Tahan dulu untuk bertanya kapan mereka memulai sekolah atau kapan waktu yang tepat mengunjungi kakek-nenek. Karena bisa jadi pertanyaan ini justru memicu kecemasan.

Tekankan keselamatan dan keamanan
Berikan jaminan kenyamanan pada anak. Di jagat anak-anak yang egosentris, apa yang benar-benar mereka butuh dan inginkan adalah rasa aman serta bersama orang yang selalu merawat mereka.

Seorang pakar pengembangan anak, Denise Daniels menyarankan untuk memberikan banyak pelukan ke anak. Juga kalimat-kalimat yang meyakinkan seperti, “kami peduli padamu”, atau juga “kami akan selalu ada dan membuat kamu tetap sehat dan aman”.

Serupa diungkapkan psikolog klinis John Mayer yang menekankan soal jaminan keamanan anak. Jawaban paling pas dari pertanyaan kapan wabah corona ini akan berakhir adalah dengan meyakinkan anak terlindungi dan selamat.

“Dengan anak-anak yang masih kecil, jawabannya harus sangat tegas dan percaya diri–bahkan ketika Anda mungkin sedang tidak percaya diri,” jelas dia.

Sementara ketika bicara dengan anak-anak yang sedikit lebih besar, Anda bisa menyisipkan pesan yang kuat. Selain itu Anda juga sudah bisa menyampaikan soal alternatif solusi, langkah pencegahan, dan apa yang bisa mereka bantu.

Janji memberi perkembangan
Biarkan anak tahu bahwa Anda akan segera mengabarinya setiap kali ada pembaruan informasi. Entah itu soal sekolahnya atau kegiatan lain.

Meski Anda belum bisa memberi kepastian kapan pandemi berakhir, beri tahu anak sumber informasi tepercaya seperti Organisasi Kesehatan Dunia (WHO) atau otoritas setempat. Pastikan anak-anak tidak melihat liputan media mengenai krisis ini, karena gambar atau laporan itu mungkin saja menyedihkan dan tak baik untuk perkembangan anak.

“Saya termasuk yang mendukung pertemuan keluarga setiap pekan, sehingga orang tua bisa memberikan informasi terkini dan menjawab pertanyaan.

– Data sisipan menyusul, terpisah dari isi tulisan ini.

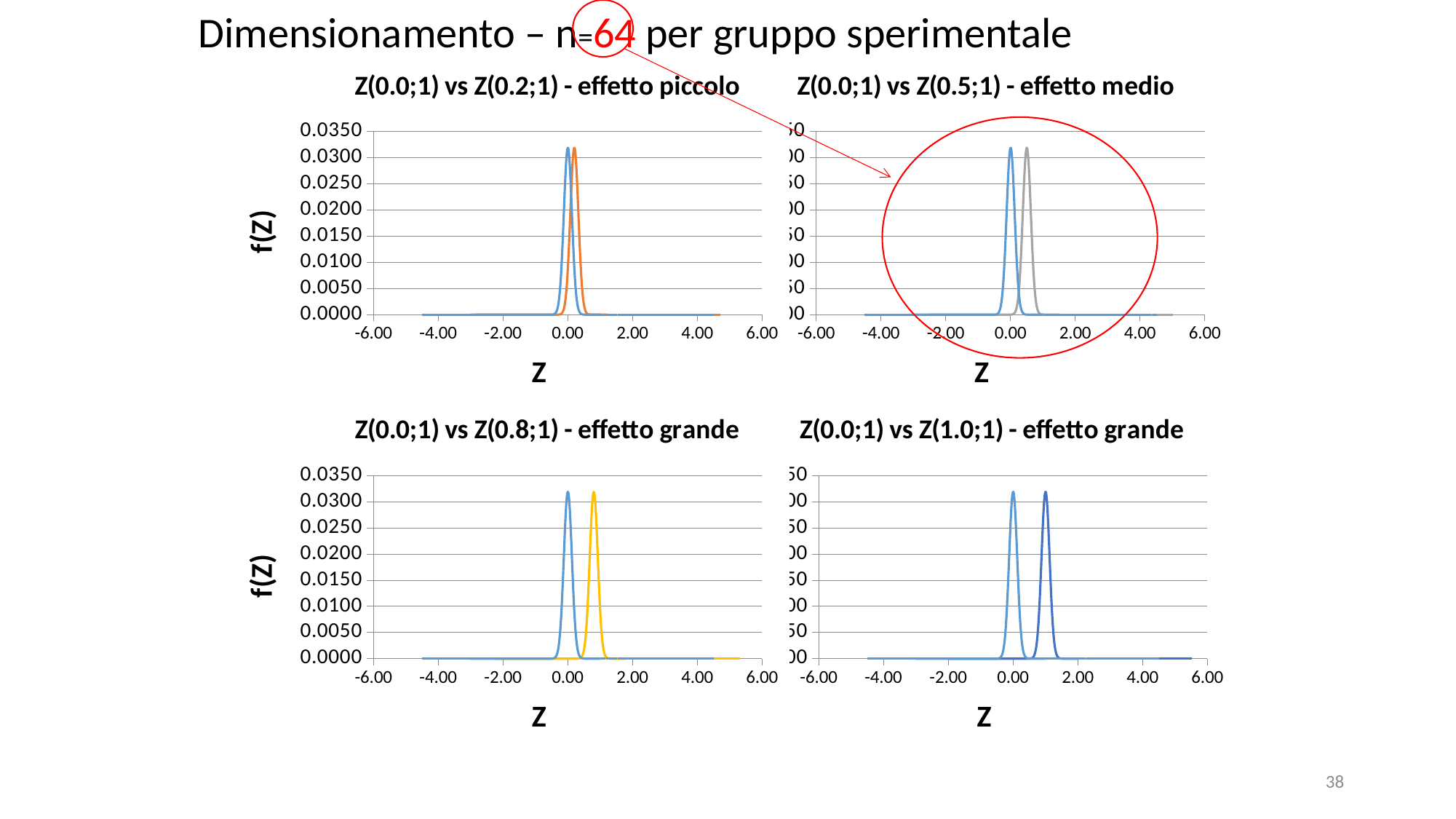
In the top-right chart "Z(0.0;1) vs Z(0.5;1) - effetto medio", which curve peaks further to the right on the Z axis, the blue one or the grey one? the grey one What is the highest tick value shown on the vertical axis of the top-left chart "Z(0.0;1) vs Z(0.2;1) - effetto piccolo"? 0.0350 What is the label of the vertical axis on the top-left chart? f(Z) What kind of chart is the top-left chart titled "Z(0.0;1) vs Z(0.2;1) - effetto piccolo"? line chart In the bottom-right chart "Z(0.0;1) vs Z(1.0;1) - effetto grande", is the peak value of the curves greater or less than 0.0300? greater In the bottom-left chart "Z(0.0;1) vs Z(0.8;1) - effetto grande", is the peak value of the yellow curve greater or less than 0.0350? less In the top-left chart "Z(0.0;1) vs Z(0.2;1) - effetto piccolo", how many curves are plotted? 2 In the top-left chart "Z(0.0;1) vs Z(0.2;1) - effetto piccolo", do the curve values rise or fall as Z moves from 0.00 toward 6.00? fall In the bottom-left chart "Z(0.0;1) vs Z(0.8;1) - effetto grande", which curve peaks further to the right on the Z axis, the blue one or the yellow one? the yellow one How many charts are shown on the slide? 4 What is the title of the bottom-left chart? Z(0.0;1) vs Z(0.8;1) - effetto grande What is the lowest tick value shown on the horizontal axis of the bottom-right chart "Z(0.0;1) vs Z(1.0;1) - effetto grande"? -6.00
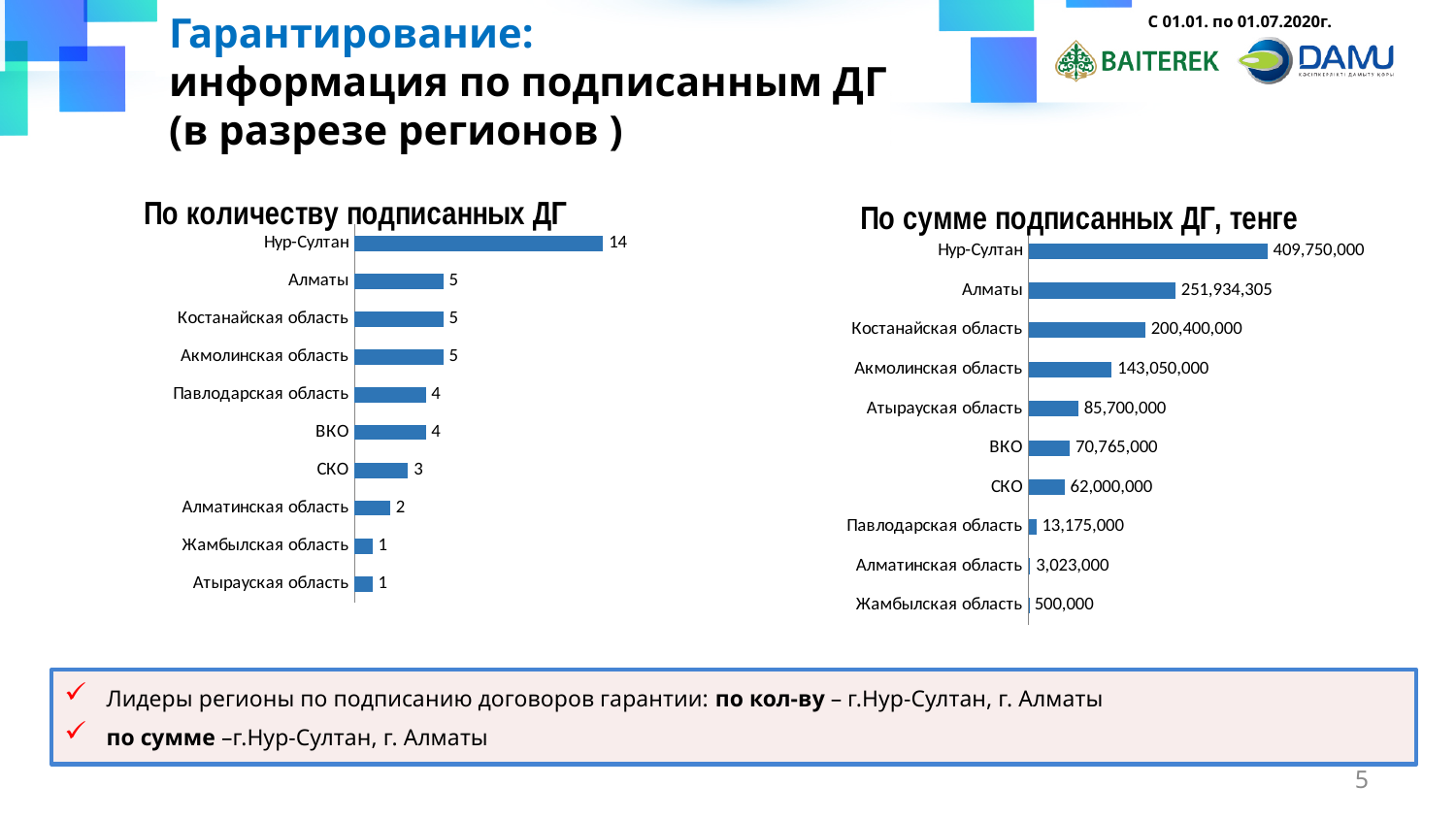
In the chart 'По количеству подписанных ДГ', what is the difference between Нур-Султан and Алматы? 9 In the chart 'По количеству подписанных ДГ', how many regions are shown? 10 In the chart 'По сумме подписанных ДГ, тенге', what is the difference between Нур-Султан and Костанайская область? 209,350,000 In the chart 'По количеству подписанных ДГ', which region has the highest value? Нур-Султан In the chart 'По сумме подписанных ДГ, тенге', which region has the lowest value? Жамбылская область In the chart 'По количеству подписанных ДГ', what is the value for Нур-Султан? 14 In the chart 'По сумме подписанных ДГ, тенге', what is the value for Павлодарская область? 13,175,000 In the chart 'По сумме подписанных ДГ, тенге', which is larger: Атырауская область or ВКО? Атырауская область In the chart 'По сумме подписанных ДГ, тенге', what is the value for Алматы? 251,934,305 In the chart 'По сумме подписанных ДГ, тенге', how many regions are shown? 10 What type of chart is 'По сумме подписанных ДГ, тенге'? Bar chart In the chart 'По количеству подписанных ДГ', what is the value for СКО? 3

Langkah ini penting untuk pencegahan di tingkatan keluarga,” tutur Daniels.

Tetap positif
Kekuatan dari sifat positif tak bisa dilebih-lebihkan dalam kondisi wabah ini. Utamanya untuk membantu anak-anak mengembangkan pola pikir yang sehat.

“Sederhana saja. Gunakan suara yang tenang saat berbicara. Nada suara Anda harus menunjukkan keyakinan bahwa semuanya akan bisa diatasi,” kata Daniels.

Satu hal positif yang bisa Anda bagi adalah, meski tak tahu kapan krisis ini akan berakhir tapi bisa dipastikan kelak semuanya akan bisa dilewati. Sekalipun sulit untuk berpikir positif dalam situasi begini, tapi tetap cari sesuatu yang menginspirasi.

“Yakinkan mereka bahwa situasi ini hanya sementara, ini takkan berlangsung selamanya dan kita akan kembali ke kehidupan normal,” kata von Lob.

Kendati begitu, sikap positif ini bukan berarti menganggap seolah semua baik-baik saja. Mengetahui informasi yang benar dan tetap waspada juga tetap harus dilakukan. Memunculkan hal positif lebih untuk merawat harapan dan menjaga kewarasan di tengah pandemi.